Group-Based Signaling and Access Control for Cellular Machine-to-Machine Communication

2013 
Global connectivity and broad coverage of cellular networks constitute a platform for ubiquitous machine-to-machine (M2M) service provisioning on a large scale. However, the access attempt to the radio access network from a massive number of devices demands new cellular access mechanism and signaling design to avoid congestion of control channels. We propose group-based access and signaling policies through a two-level device partitioning, namely, paging groups and access groups. Group paging enables the base station to coordinate access to the network and hence control the random access channel (RACH) overload. However, unlike the conventional scheme where each individual device attempts access to the network, our proposed group-based access mechanism delegates the random access procedure of the devices in an access group to a designated device, referred to as group delegate.

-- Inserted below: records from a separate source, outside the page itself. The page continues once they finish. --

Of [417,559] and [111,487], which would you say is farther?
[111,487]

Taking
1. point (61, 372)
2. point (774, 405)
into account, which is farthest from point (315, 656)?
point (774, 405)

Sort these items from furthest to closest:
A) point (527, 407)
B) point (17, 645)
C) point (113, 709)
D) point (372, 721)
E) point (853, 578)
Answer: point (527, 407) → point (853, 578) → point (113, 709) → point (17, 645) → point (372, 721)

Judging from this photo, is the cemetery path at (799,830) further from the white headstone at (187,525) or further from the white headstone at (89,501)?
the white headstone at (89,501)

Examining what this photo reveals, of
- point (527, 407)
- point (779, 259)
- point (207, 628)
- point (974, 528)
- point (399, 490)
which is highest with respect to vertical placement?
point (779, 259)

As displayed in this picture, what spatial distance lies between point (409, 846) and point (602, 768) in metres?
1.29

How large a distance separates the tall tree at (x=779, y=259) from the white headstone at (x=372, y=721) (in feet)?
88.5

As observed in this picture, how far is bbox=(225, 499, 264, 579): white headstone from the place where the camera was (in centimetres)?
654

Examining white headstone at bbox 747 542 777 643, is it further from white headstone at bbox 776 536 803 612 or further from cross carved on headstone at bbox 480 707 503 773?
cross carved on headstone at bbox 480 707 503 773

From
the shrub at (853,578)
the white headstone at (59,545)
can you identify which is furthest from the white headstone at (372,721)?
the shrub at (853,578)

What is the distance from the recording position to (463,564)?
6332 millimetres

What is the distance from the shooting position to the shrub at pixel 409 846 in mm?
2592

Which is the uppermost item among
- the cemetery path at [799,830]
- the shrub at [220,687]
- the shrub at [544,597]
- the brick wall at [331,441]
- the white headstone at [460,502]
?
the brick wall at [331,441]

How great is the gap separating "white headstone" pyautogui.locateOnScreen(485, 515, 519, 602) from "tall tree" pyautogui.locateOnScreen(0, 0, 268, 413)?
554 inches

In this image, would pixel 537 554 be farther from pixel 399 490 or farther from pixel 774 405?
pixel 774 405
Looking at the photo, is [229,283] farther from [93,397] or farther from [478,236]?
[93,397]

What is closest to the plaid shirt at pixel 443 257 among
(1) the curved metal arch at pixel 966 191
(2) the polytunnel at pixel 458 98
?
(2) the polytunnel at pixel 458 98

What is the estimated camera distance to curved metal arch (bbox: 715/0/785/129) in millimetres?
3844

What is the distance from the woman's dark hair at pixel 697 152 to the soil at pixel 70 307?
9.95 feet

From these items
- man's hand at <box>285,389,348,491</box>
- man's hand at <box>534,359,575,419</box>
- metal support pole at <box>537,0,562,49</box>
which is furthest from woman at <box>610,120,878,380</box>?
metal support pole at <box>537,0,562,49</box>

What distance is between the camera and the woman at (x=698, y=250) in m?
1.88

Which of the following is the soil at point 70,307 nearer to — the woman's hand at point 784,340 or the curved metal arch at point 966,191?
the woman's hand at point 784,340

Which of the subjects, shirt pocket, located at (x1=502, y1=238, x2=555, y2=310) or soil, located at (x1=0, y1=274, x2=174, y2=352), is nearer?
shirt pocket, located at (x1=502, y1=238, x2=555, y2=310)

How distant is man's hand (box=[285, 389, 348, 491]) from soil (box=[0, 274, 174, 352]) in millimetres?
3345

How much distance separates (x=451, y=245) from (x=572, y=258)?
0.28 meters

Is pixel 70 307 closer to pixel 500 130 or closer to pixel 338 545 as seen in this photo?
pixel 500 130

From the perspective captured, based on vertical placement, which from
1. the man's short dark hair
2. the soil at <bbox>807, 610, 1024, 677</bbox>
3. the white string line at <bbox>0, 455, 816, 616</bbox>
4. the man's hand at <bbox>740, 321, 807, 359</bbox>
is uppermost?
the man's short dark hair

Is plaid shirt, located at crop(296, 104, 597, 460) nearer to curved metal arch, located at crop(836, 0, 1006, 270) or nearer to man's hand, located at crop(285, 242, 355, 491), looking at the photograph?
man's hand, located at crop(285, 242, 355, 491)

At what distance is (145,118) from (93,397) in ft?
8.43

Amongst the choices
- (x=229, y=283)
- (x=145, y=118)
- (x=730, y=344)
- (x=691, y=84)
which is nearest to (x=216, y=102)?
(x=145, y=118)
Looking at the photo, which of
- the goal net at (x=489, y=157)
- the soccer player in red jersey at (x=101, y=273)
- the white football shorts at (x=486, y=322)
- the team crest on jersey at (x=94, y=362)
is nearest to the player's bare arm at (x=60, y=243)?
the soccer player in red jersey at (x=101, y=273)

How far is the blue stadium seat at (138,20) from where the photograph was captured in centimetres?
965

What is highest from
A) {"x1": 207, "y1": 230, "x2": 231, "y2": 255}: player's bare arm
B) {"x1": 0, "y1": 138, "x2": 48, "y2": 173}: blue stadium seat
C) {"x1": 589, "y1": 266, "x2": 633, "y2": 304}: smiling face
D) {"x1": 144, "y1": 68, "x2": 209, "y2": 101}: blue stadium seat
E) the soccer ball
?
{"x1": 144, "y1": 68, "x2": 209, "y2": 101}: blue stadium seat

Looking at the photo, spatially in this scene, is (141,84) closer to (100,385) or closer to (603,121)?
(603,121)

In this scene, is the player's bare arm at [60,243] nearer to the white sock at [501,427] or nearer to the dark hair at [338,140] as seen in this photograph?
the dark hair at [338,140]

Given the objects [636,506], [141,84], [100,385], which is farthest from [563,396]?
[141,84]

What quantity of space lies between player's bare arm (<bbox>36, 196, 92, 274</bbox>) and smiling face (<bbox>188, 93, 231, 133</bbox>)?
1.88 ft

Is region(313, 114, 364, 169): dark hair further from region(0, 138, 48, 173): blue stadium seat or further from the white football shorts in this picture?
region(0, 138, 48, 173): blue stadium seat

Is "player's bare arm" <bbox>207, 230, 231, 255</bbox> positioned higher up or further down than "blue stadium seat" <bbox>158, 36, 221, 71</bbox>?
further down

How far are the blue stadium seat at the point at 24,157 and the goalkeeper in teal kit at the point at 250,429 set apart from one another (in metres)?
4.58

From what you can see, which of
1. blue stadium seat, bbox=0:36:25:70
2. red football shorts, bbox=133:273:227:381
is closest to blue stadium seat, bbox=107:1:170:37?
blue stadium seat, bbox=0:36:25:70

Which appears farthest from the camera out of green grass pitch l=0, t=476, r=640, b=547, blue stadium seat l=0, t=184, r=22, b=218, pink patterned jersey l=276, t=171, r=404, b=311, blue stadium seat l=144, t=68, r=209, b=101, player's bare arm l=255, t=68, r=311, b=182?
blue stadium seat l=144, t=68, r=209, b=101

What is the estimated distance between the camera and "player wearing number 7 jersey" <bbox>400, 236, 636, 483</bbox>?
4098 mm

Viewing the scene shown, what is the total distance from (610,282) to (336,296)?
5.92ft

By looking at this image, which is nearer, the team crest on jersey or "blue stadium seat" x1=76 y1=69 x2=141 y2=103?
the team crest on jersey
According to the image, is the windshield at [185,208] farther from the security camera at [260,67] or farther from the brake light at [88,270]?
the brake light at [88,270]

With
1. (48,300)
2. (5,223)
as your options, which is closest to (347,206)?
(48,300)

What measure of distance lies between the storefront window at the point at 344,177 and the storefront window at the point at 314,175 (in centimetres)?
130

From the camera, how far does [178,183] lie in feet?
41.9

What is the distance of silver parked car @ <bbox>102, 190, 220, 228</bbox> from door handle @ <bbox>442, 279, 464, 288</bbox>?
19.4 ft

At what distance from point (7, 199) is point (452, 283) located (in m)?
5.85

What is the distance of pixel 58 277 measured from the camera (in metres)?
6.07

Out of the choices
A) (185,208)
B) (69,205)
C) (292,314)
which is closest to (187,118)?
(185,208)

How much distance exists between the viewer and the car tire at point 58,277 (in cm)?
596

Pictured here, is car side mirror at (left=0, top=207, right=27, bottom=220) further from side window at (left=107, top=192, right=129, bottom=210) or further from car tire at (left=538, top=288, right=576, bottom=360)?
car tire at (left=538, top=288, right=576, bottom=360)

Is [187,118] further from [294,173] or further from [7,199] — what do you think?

In addition, we develop signaling schemes that enable resource allocation at the level of access groups for direct data report as well as a group-based connection via group delegate. Numerical results show that the group access procedure achieves significantly smaller access delay than the conventional access scheme. It is also shown that the group-based signaling policies require signaling overhead proportional to the number of group delegates instead of the number of devices. The proposed group-based schemes enable scaling the number of devices paged simultaneously while controlling the access signaling congestion, access delay, and overhead. Furthermore, the group-based connection enables more resource re- use and hence more efficient resource usage for data transmission.